Medium-term outlook: The pull-back from the high of 60,845 made earlier this month keeps the broader bearish outlook intact. The level of 56,000 is an important short-term support. A break below 56,000 will trigger a steeper fall to 52,000-51,500 over the medium term.

As mentioned last week, we expect the downside to be limited to 50,000 from a bigger picture. Long-term investors will have to look at entering the markets around 50,000 levels.

Nifty Bank (37,463.40)

The Nifty Bank index was stuck in a narrow range last week. The index oscillated up and down between 37,250 and 38,000. It made a high of 37,988.6 on Wednesday and has come off sharply from there, giving back all the gains. The index has closed at 37,463.4, down 0.76 per cent for the week.

The immediate outlook is mixed. 37,250-38,000 will continue to remain as the trading range for some time. A breakout on either side of 37,250-38,000 will give a cue on the next direction of move.

A break above 38,000 can take the index up to 39,000-39,200 in a week or two. On the other hand, a break below 37,250 can drag it down to 36,850 and 36,700 initially.

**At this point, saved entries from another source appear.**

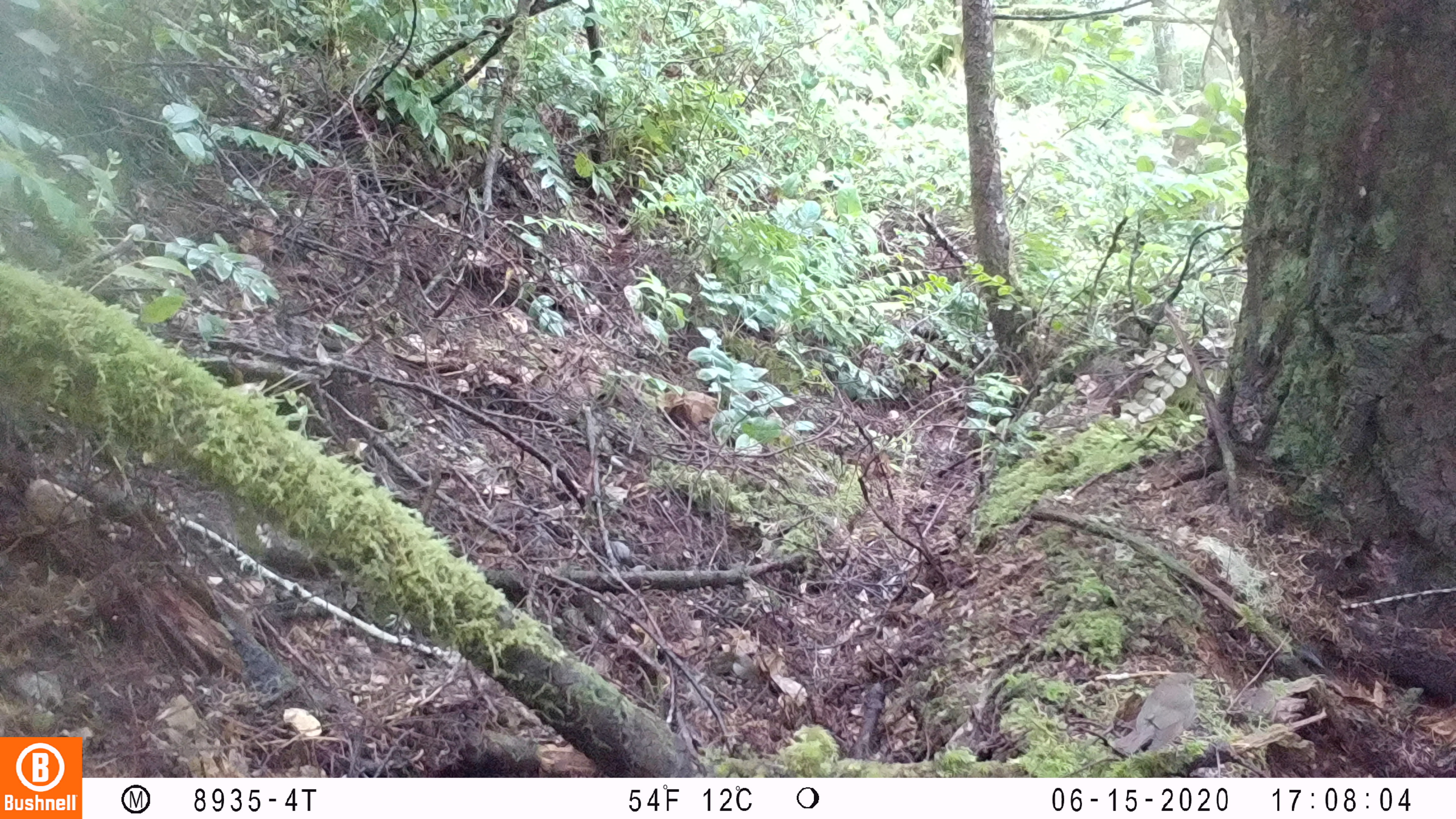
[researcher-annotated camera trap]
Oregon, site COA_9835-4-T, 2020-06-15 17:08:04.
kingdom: Animalia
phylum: Chordata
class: Aves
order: Passeriformes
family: Turdidae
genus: Catharus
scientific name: Catharus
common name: brown thrushes and nightingale-thrushes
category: catharus species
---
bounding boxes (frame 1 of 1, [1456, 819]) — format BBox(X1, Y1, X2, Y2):
catharus species: BBox(1111, 668, 1201, 763)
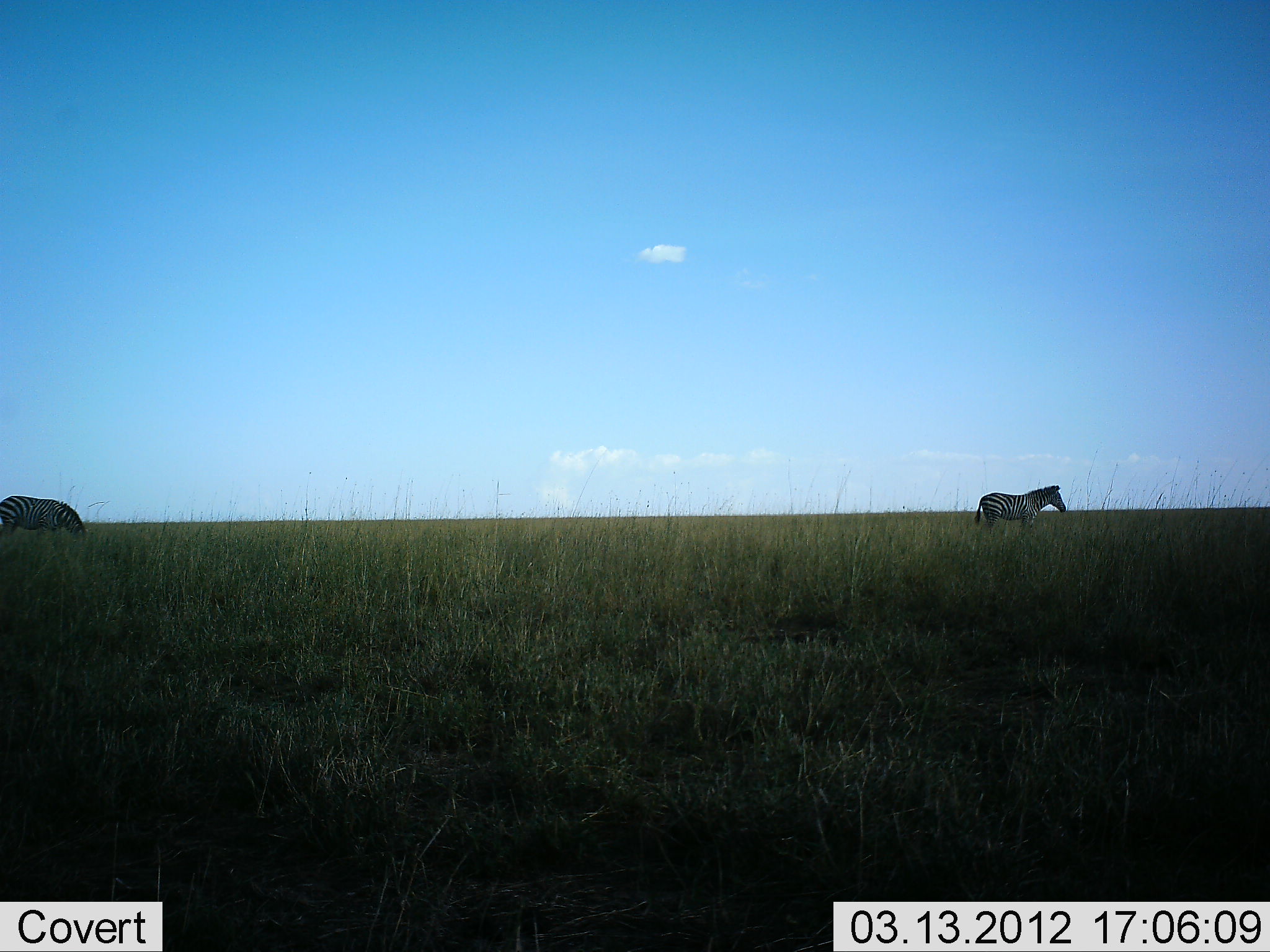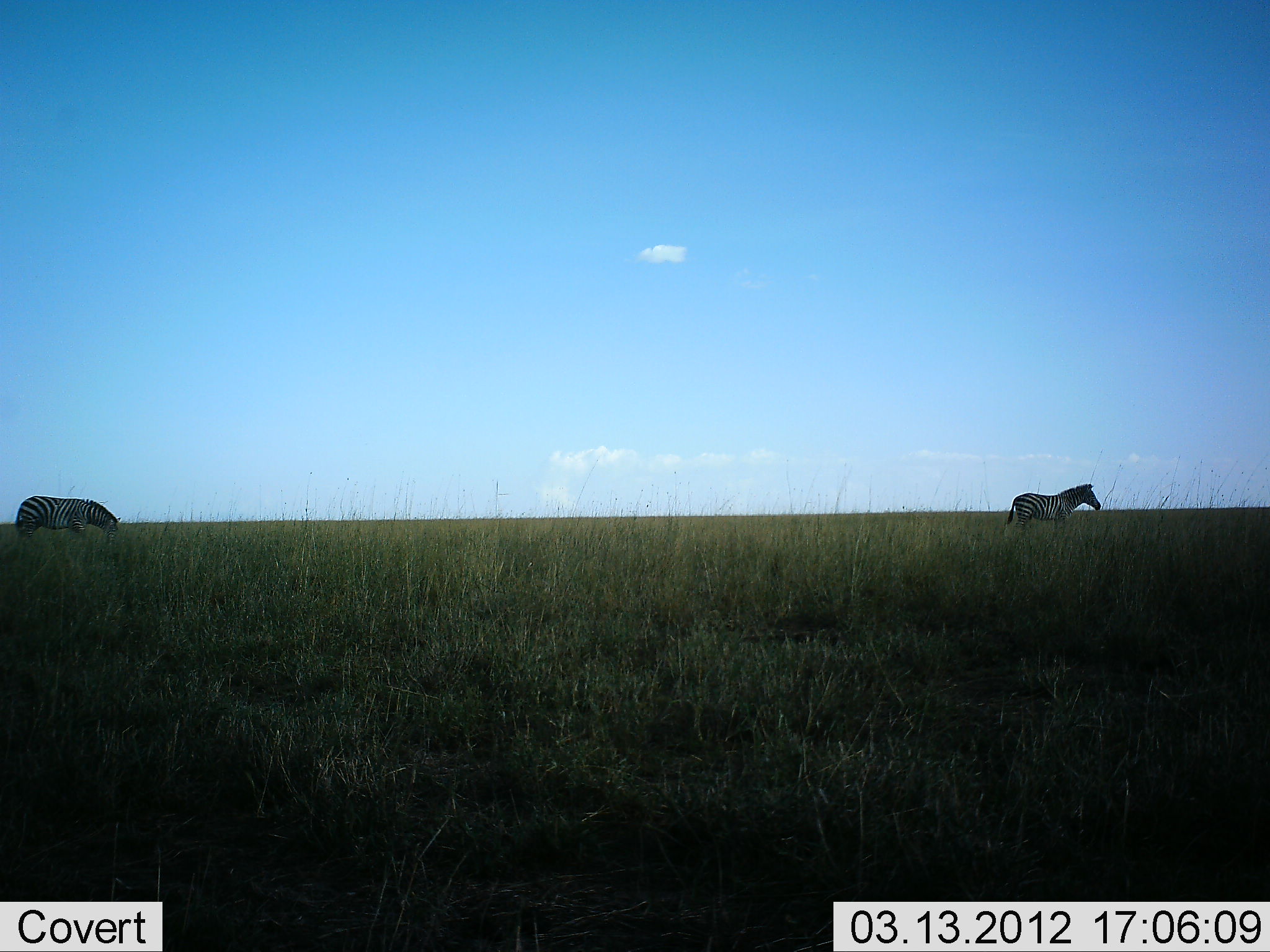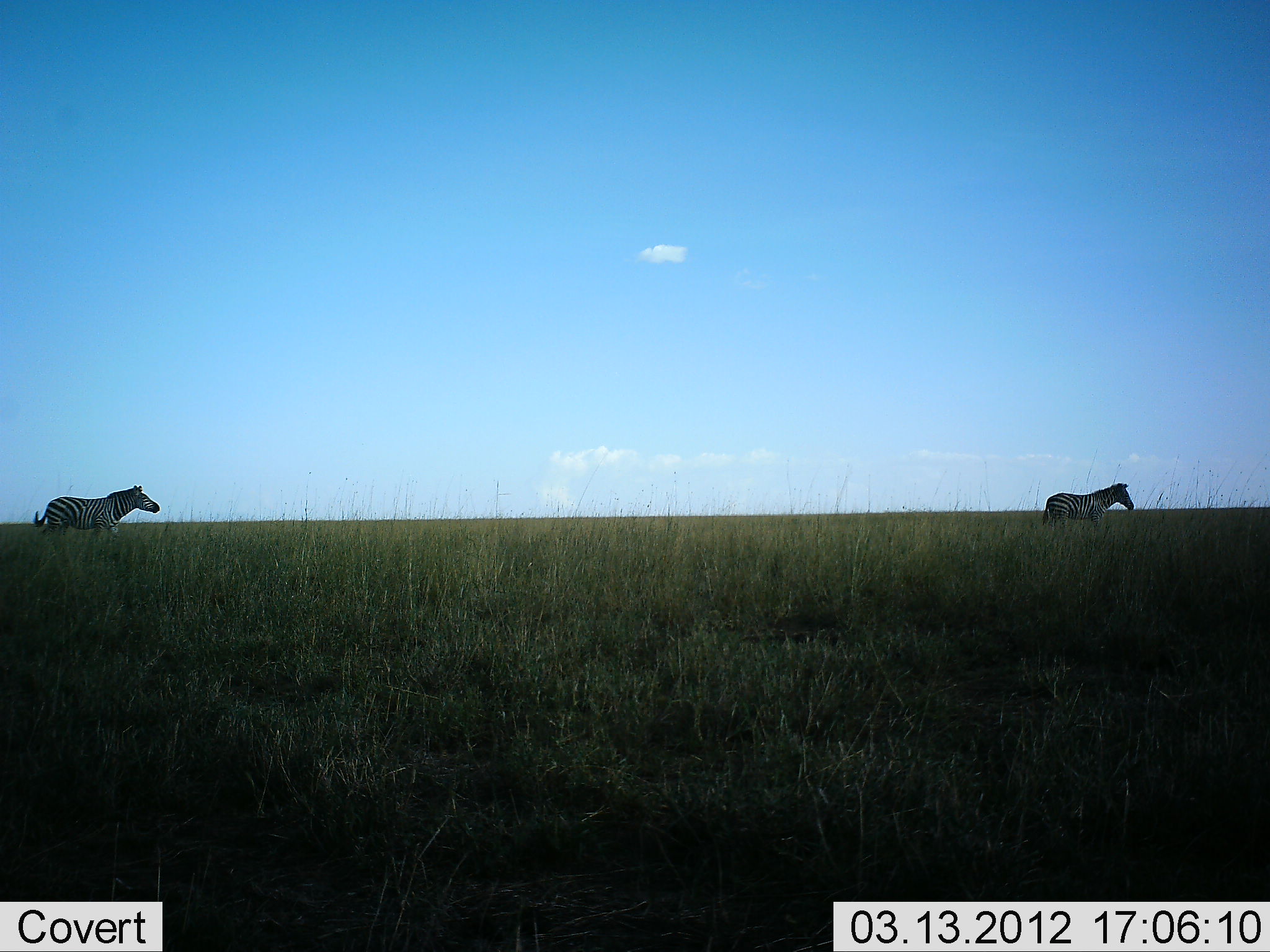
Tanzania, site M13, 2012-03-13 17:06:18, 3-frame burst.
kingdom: Animalia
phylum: Chordata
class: Mammalia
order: Perissodactyla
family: Equidae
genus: Equus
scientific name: Equus quagga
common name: plains zebra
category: zebra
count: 2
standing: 5%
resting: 0%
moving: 100%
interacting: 0%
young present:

A further break below 36,700 will see the Nifty Bank index declining towards 36,200-36,000. Such a fall will also keep the index under pressure to see a steeper fall to 35,200-35,000 over the medium term.

From a bigger picture, 39,200 and 39,500 are crucial resistances to watch. The Nifty Bank index will have to breach 39,500 decisively in order to boost the bullish momentum. Such a break will pave the way for a fresh rise to 41,750 and 42,000. But as long as the index stays below 39,500, the chances of revisiting 34,000 on the downside cannot be ruled out in the medium term.

What to watch
Support at 17,170-17,150 on Nifty
Support at 57,500-57,200 on Sensex
37,250-38,000 range on Nifty Bank

Trading strategy: Short-term traders with high-risk appetite can go long on a break above 38,000. Keep the stop-loss at 37,650. Trail the stop-loss up to 38,300 as soon as the index moves up to 38,750. Move the stop-loss further up to 38,650 as soon as the index touches 38,950. Book profits at 39,100.

Global cues

The Dow Jones Industrial Average (34,451.23) has been stuck in between its support at 34,000 and resistance at 35,000. The index has closed the week at 34,451.23, down 0.78 per cent. 

The near-term outlook is mixed. A breakout on either side of 34,000 or 35,000 will give a clear picture on the next move. A strong daily close above 35,000 will turn the outlook bullish. Such a break can take the Dow up to 36,000-36,500 in the short term. It will also leave the broader picture bullish. It will leave the Dow with a potential to target 38,000-38,300 on the upside over the medium term.

On the other hand, if the Dow falls below 34,000, it can test 33,700-33,600 initially. A further break below 33,600 will increase the downside pressure and drag the index down to 33,000-32,700 thereafter.